BJS: Several photographers comment on how their ranks eventually dwindled to about six. Approximately how many Western photojournalists are there today? Is there a different group of photographers who are reporting, or is it some of the same people you profile in the book?

MK: Well, conditions have changed. You almost can’t take a photo there anymore. It’s nearly a police state at this point. Literally the day the Americans pulled out, that was it. You walked outside with a camera and you were immediately sent home. You couldn’t go into the Green Zone with a camear, you couldn’t photograph in a fish market, you couldn’t leave Baghdad. Franco Pogetti, who has put in year after year in Iraq, said as much, and while I haven’t been there in over a year, I went to a public square one day to photograph a statue and was immediately told, “No pictures.”

I can’t say who’s there now. I don’t know if anybody is there now. I was there the week the Americans left, at the end of 2011. Every news operation in town was closing their bureau. There might be a handful of freelancers. NPR might have a stringer; the wire services might have people there; the Times still has its bureau. But it’s a done story, so far as I can tell.
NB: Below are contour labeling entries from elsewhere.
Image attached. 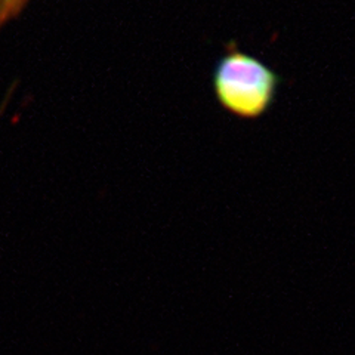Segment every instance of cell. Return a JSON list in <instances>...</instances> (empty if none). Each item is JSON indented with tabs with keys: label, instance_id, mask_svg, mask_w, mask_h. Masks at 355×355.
I'll use <instances>...</instances> for the list:
<instances>
[{
	"label": "cell",
	"instance_id": "1",
	"mask_svg": "<svg viewBox=\"0 0 355 355\" xmlns=\"http://www.w3.org/2000/svg\"><path fill=\"white\" fill-rule=\"evenodd\" d=\"M277 76L263 62L232 52L216 67L215 91L227 110L240 117L261 116L272 101Z\"/></svg>",
	"mask_w": 355,
	"mask_h": 355
},
{
	"label": "cell",
	"instance_id": "2",
	"mask_svg": "<svg viewBox=\"0 0 355 355\" xmlns=\"http://www.w3.org/2000/svg\"><path fill=\"white\" fill-rule=\"evenodd\" d=\"M27 0H0V27L8 19L15 17L24 6Z\"/></svg>",
	"mask_w": 355,
	"mask_h": 355
}]
</instances>
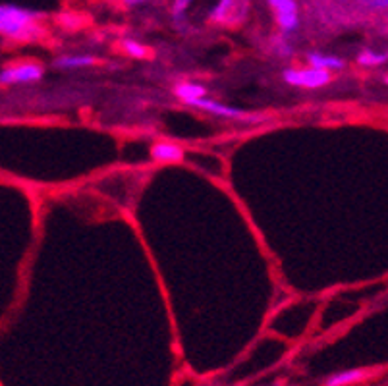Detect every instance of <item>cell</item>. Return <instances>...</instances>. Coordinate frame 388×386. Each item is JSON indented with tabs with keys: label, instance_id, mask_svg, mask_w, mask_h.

We did get some work out. The frustration with Iraq was that you had to put in months. I would go for two months and come out with a handful of good photos. I could go to Libya or Afghanistan and come away with the same number in one day. In Iraq, photographers were so locked down, but they hung in there and got good stuff. It was a difficult exercise, but compared to the conditions after the Americans left … well, the Iraqi government has shut things down 100 percent.